A persistent and large-scale cyber campaign is actively targeting Microsoft Remote Desktop Protocol (RDP) services, with attackers deploying more than 30,000 new IP addresses each day to exploit timing-based vulnerabilities and evade detection.
Linked to a globally distributed botnet, the campaign has witnessed a dramatic rise in unique IP activity — surpassing 500,000 distinct sources since September 2025 — with the majority of targets located in the United States.
Attack Vectors and Tactics
Researchers report that the operation primarily exploits two RDP vectors:
- RD Web Access anonymous authentication timing attacks
- RDP web client login enumeration tests
These techniques allow attackers to probe for weaknesses quietly, avoiding alerts while rotating through thousands of IPs to bypass conventional blocking systems.
Discovery and Scale
The network’s scale was first detected by GreyNoise on October 8, 2025, when traffic originating from Brazil surged dramatically. Analysts observed recurring TCP fingerprint patterns across thousands of endpoints, confirming the existence of a coordinated botnet.

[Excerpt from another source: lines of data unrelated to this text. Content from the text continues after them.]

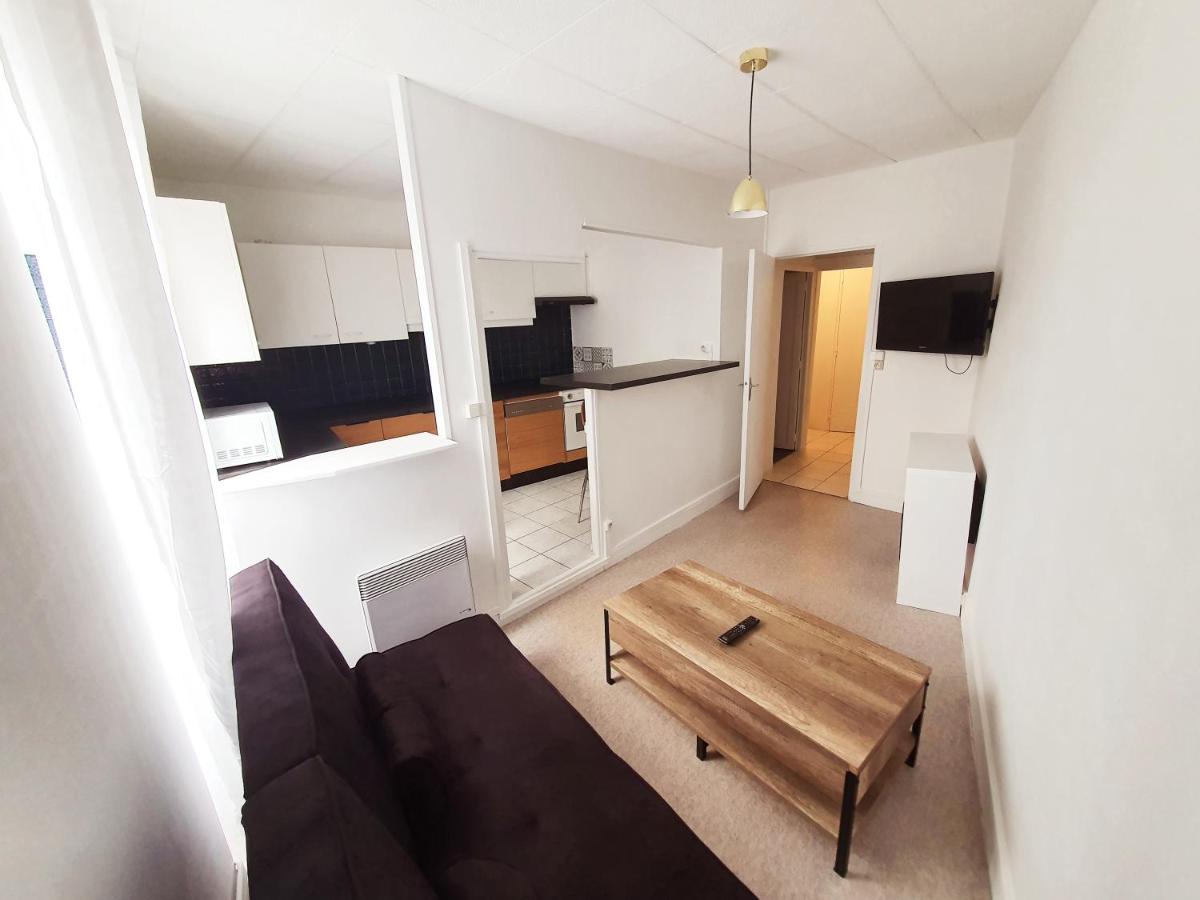 N°3 - Atypique triplex - CENTRE VILLE - parking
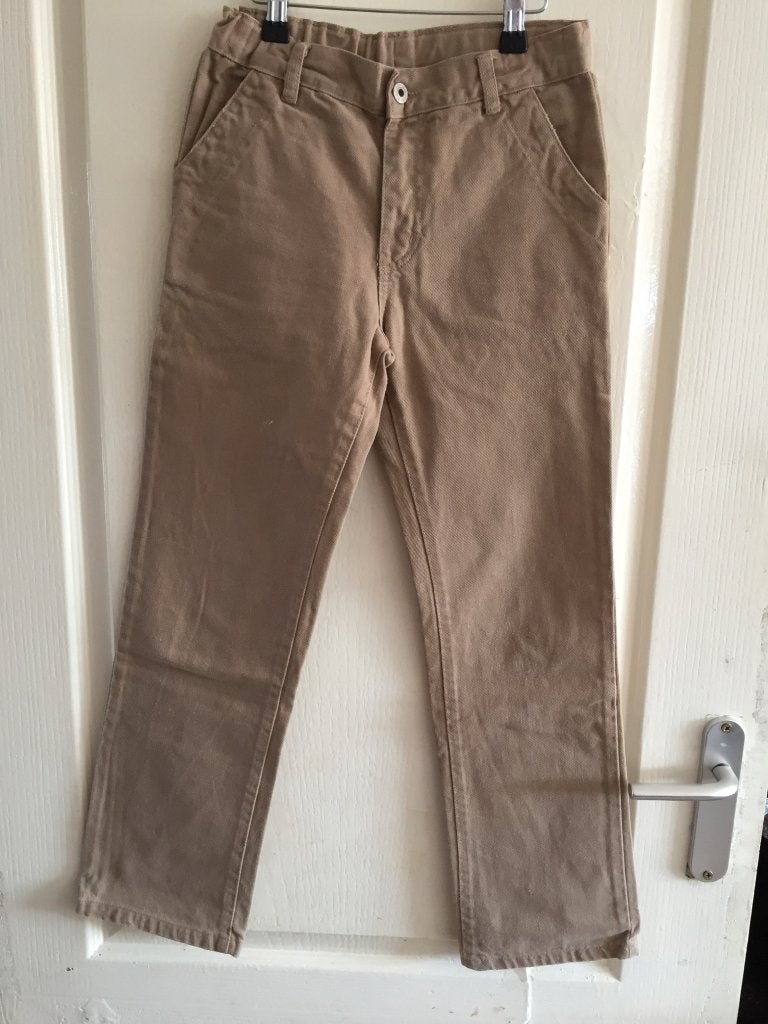 Polo team broek  140 (2B21), Kinderen en Baby's, Kinderkleding | Maat 140, Tweedehands verkoop, Gebruikt, Ophalen of Verzenden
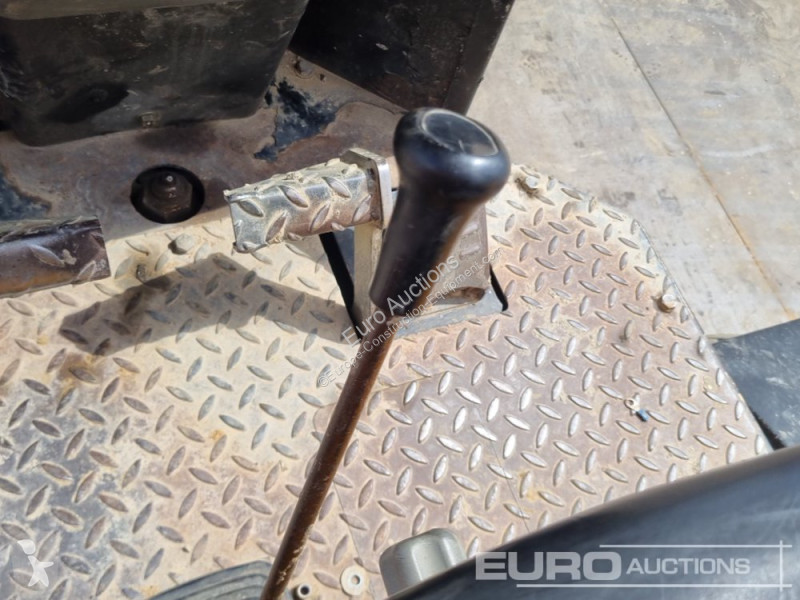 Dumper JCB 3TFT
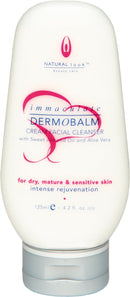 Natural Look Immaculate Dermobalm Cream Facial Cleanser 125ml Retail Natural Look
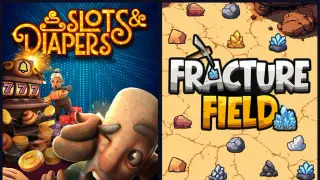 Slots & Diapers + Fracture Field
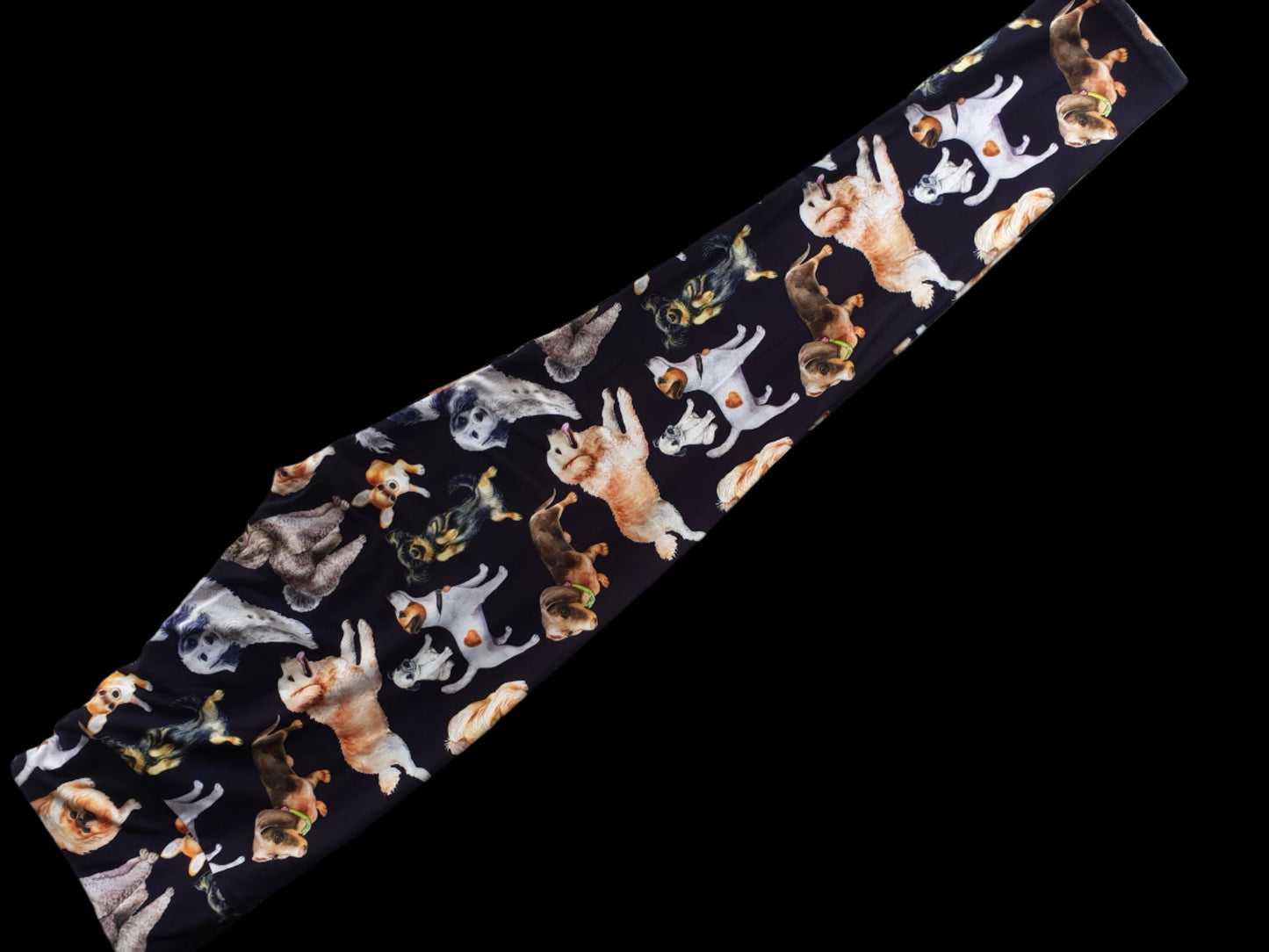 Deluxe - All The Dogs - Full Length Leggings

By October 14, the botnet’s footprint had grown to roughly 300,000 IPs — tripling within days — spanning more than 100 countries. Brazil accounted for 63% of the malicious traffic, followed by Argentina (14%) and Mexico (3%), while U.S.-based servers remained the primary targets.
This persistent regional pattern suggests centralized command and control, likely managed by a single threat group or organized actor.
Evolving Infrastructure
GreyNoise’s daily activity charts highlight the campaign’s aggressive tempo, with total unique IPs (grey bars) and new daily IPs (blue bars) peaking above 40,000 in mid-October.
Cumulative data show an unbroken upward climb, surpassing half a million IPs by October 15, reflecting constant infrastructure churn designed to overwhelm static defenses.
Defensive Challenges and Recommendations
Experts caution that traditional IP blocking is ineffective against such dynamic, disposable infrastructure. The attackers’ strategy of rapid IP turnover complicates attribution and mitigation, representing a growing trend in botnet-based reconnaissance and exploitation.
Given that RDP remains a high-value attack vector for ransomware operators and data exfiltration campaigns, U.S. organizations—especially those reliant on remote access—face heightened risk.
GreyNoise continues to monitor this operation and urges defenders to analyze logs for unusual RDP activity linked to its threat tags.
The campaign’s rapid expansion—from 100,000 to over 500,000 IPs in just weeks—underscores the urgent need for intelligence-driven defenses such as behavioral analytics, dynamic threat intelligence integration, and anomaly-based detection, beyond conventional perimeter controls.